[WHAT TO WORK ON] Show each line in the items below that contains the word "furthest". Treat uppercase and lowercase as different.
○ ○ ○ ○
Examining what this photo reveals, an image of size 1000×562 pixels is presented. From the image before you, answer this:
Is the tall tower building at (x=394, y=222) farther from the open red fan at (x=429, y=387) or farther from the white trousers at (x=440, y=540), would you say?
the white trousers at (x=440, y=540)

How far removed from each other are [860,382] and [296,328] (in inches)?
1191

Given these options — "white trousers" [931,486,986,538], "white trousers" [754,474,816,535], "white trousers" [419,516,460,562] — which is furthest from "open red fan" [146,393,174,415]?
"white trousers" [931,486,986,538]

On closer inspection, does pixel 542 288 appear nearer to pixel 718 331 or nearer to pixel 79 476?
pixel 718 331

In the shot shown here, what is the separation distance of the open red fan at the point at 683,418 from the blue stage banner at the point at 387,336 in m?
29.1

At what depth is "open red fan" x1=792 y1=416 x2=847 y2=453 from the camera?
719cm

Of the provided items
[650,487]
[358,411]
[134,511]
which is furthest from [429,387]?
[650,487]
○ ○ ○ ○
[EXERCISE SOLUTION]
Given these options — "white trousers" [931,486,986,538], "white trousers" [754,474,816,535], "white trousers" [419,516,460,562] — which is furthest from "open red fan" [146,393,174,415]?
which is furthest from [429,387]?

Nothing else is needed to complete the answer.